Bush, who has worked on Capitol Hill for a decade, said his experience in the Army made his job easier. “I knew which end of the tank was the shooting part,” he said. “And just having some experience conducting military operations gives you a lens into what’s possible and what’s not.”
With the heyday of Pentagon spending over for now, Bush’s experience in procurement oversight will prove particularly valuable this year, when the committee will be taking a close look at the Pentagon’s acquisition plans with a keen eye toward keeping programs on budget and on schedule. He’s the lead Democratic aide on the Subcommittee on Tactical Air and Land Forces, and many of the biggest programs — including the troubled F-35 Joint Strike Fighter — fall under its purview. But Bush also knows to look beyond the Pentagon’s priciest weapons, spending much of his time reviewing midlevel programs with price tags that still add up to billions of dollars annually.

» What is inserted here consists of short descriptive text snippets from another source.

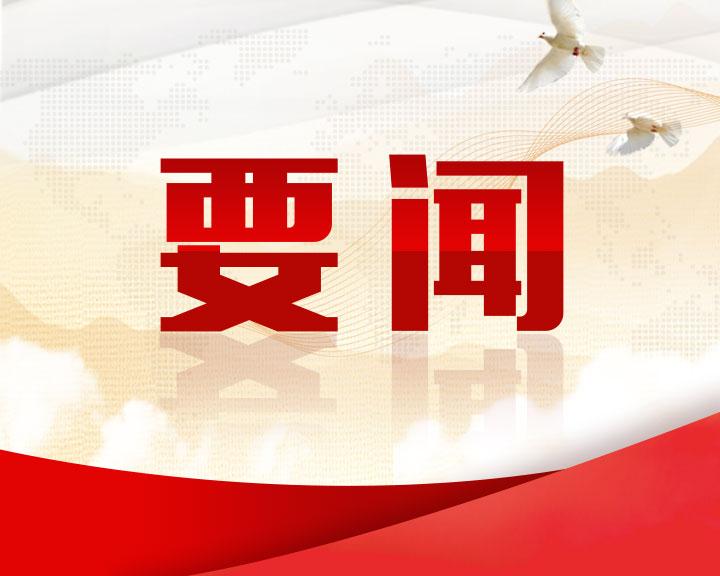 曹路宝率队赴深圳和东莞招商并见证一批项目签约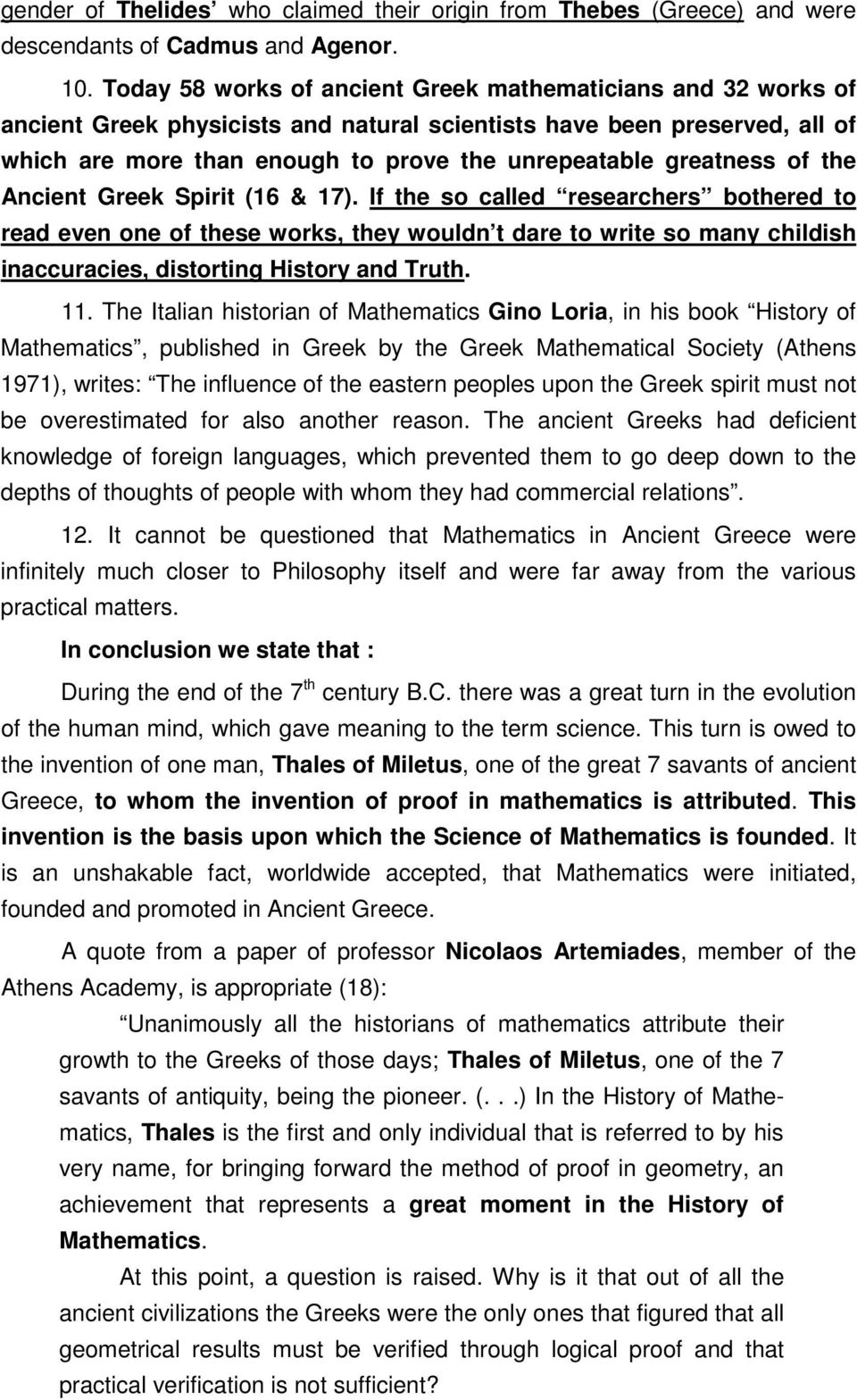 greatness of the Ancient Greek Spirit (16 & 17).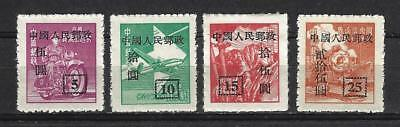 CHINA PRC SC#101-04,   Surcharged Stamps with New Values  SC9  Mint NGAI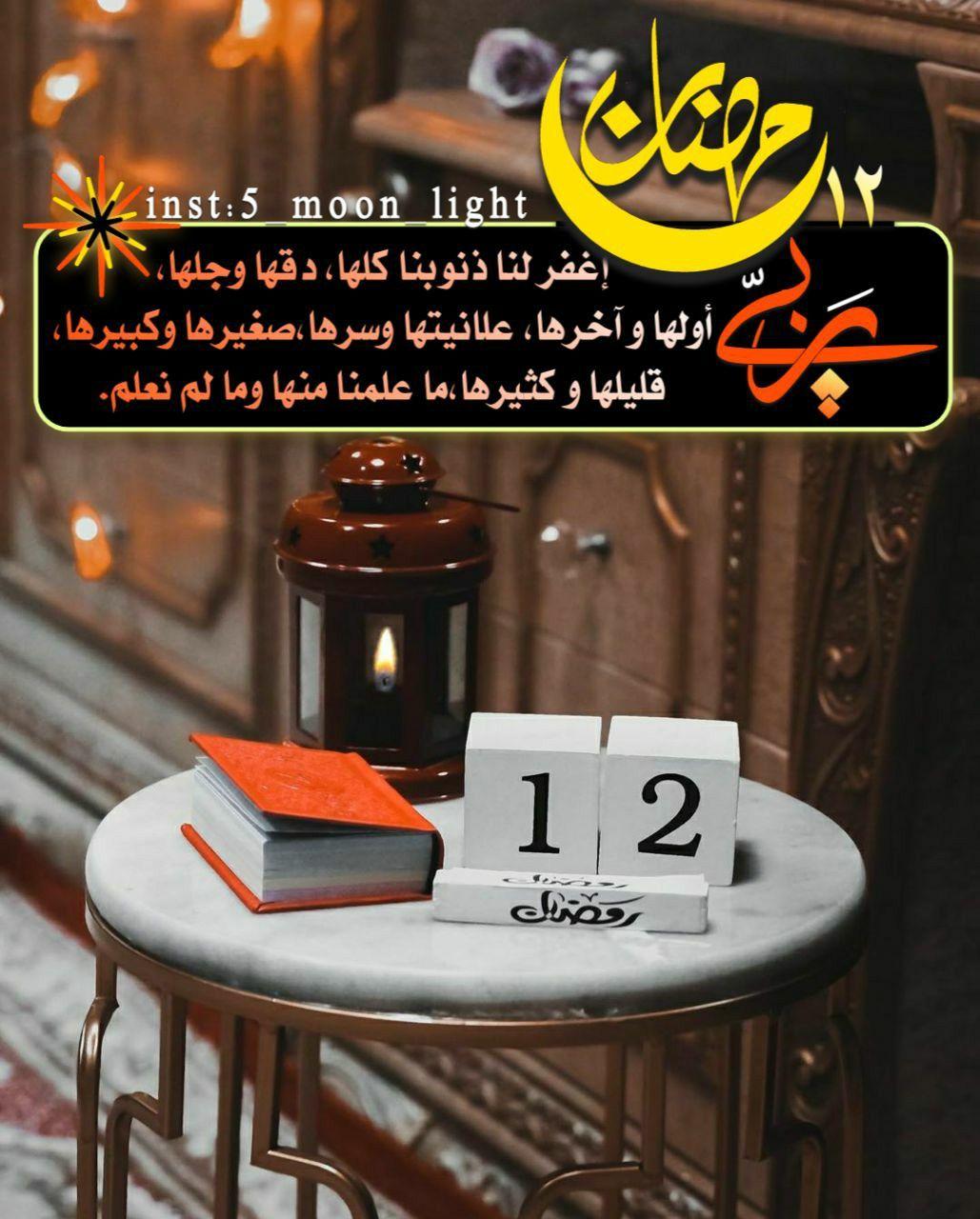 رمضان كريم رمضان يجمعنا اهلا رمضان اهلا رمضان تصميمي تصميم رمزيات رمزيات رمضان رمضان رمزيات Ramadan Company Logo Tech Company Logos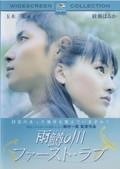 Amemasu no Kawa (River of First Love)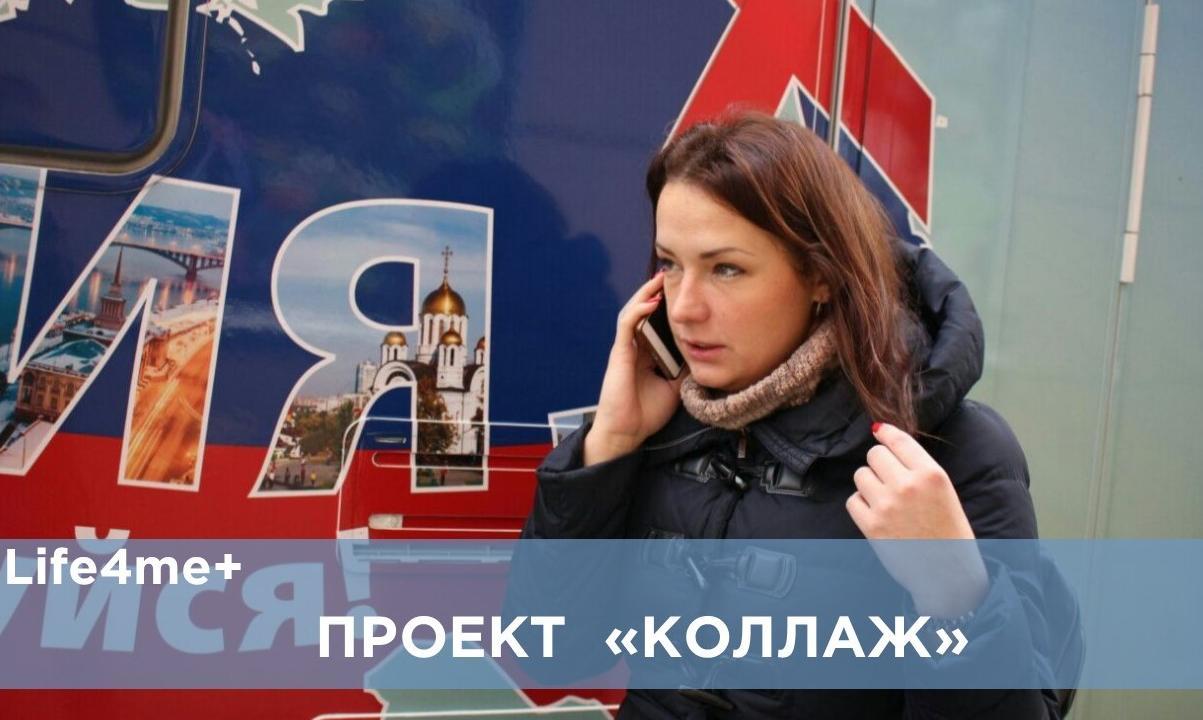 «Коллаж»: Екатерина Пожарская, Санкт-Петербург - изображение 1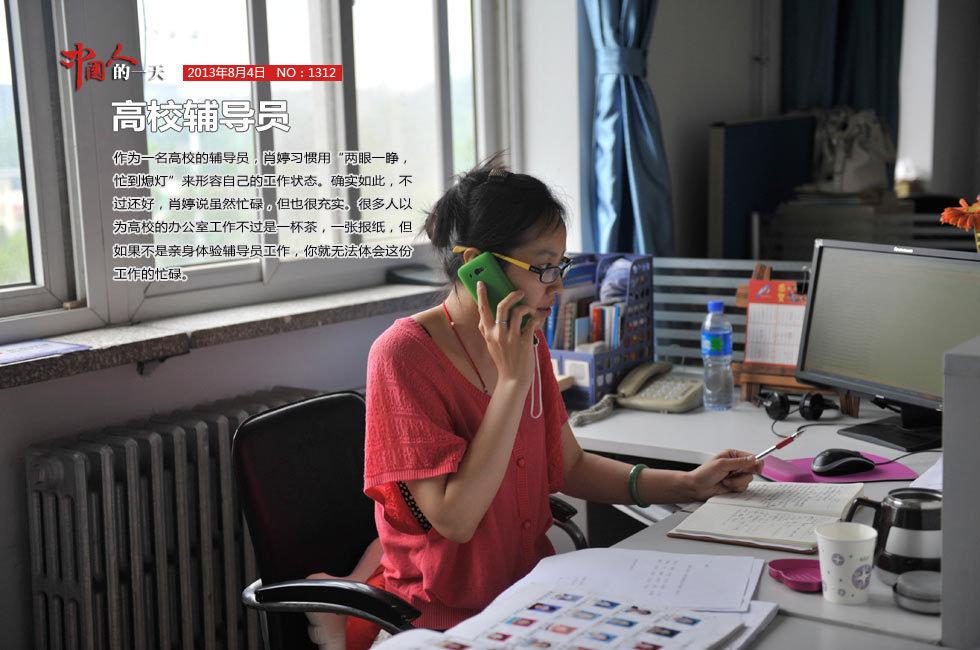 中国人的一天:高校辅导员_新闻_腾讯网 - 有领无袖 - 有领无袖的行宫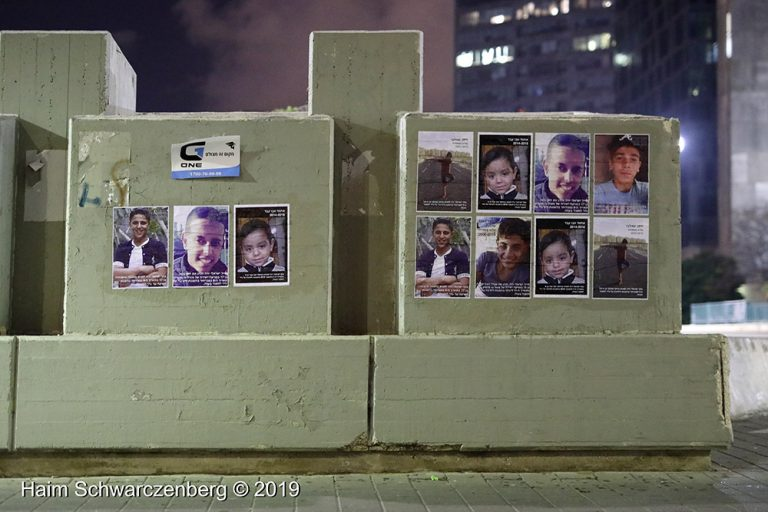 Faces of Gazan Children Killed by Israeli soldiers appear in Tel Aviv | FW7A5813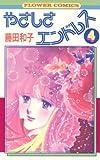 やさしさエンドレス(4) (フラワーコミックス)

Every program, he said, must answer two questions to have a chance to survive: Is there a valid need? And is the program meeting cost and schedule goals? Those that get a “no” answer on either front will have a tough road to continued funding because the Democrats whom Bush works for, as well as many Republicans, are looking for ways to clear the budget of unnecessary spending while making room for programs that they consider priorities for the military.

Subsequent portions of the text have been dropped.